* The task
Please reproduce all of the material below word for word, leaving out the pictures.

● ● ●

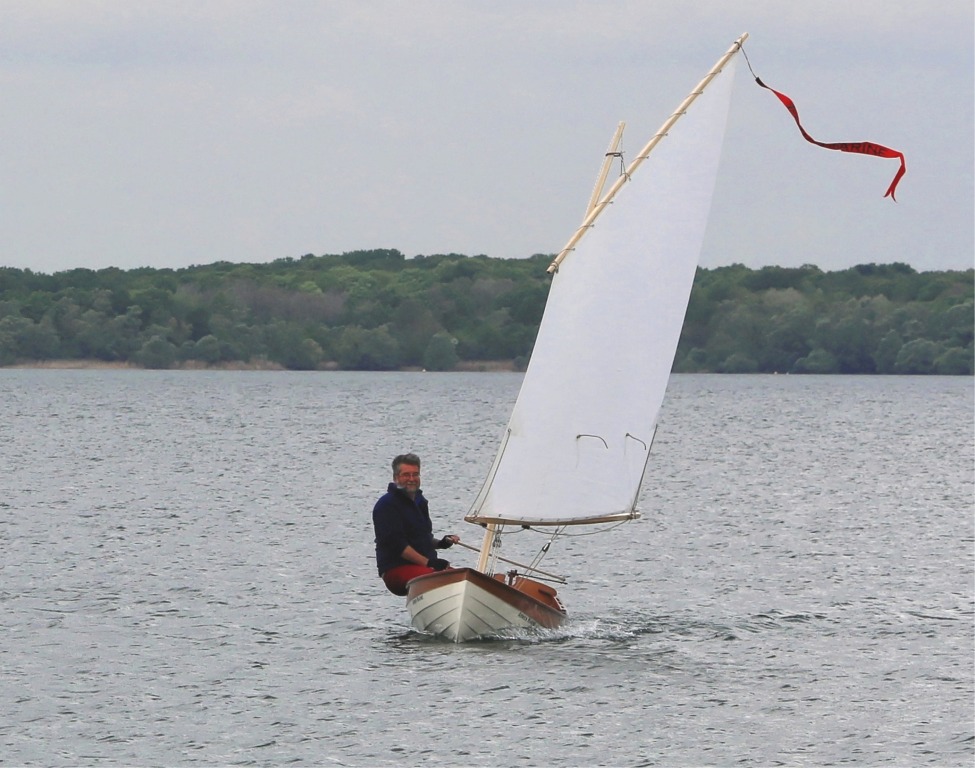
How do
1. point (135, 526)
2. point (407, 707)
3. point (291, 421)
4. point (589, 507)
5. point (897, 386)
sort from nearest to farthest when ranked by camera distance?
1. point (407, 707)
2. point (589, 507)
3. point (135, 526)
4. point (291, 421)
5. point (897, 386)

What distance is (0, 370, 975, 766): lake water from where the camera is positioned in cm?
1916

● ● ●

* Solution
How do
1. point (135, 526)
2. point (407, 707)
3. point (291, 421)
4. point (589, 507)
5. point (897, 386)
sort from nearest to farthest when ranked by camera distance?
1. point (407, 707)
2. point (589, 507)
3. point (135, 526)
4. point (291, 421)
5. point (897, 386)

What distance is (0, 370, 975, 766): lake water from where the camera is positioned in cm?
1916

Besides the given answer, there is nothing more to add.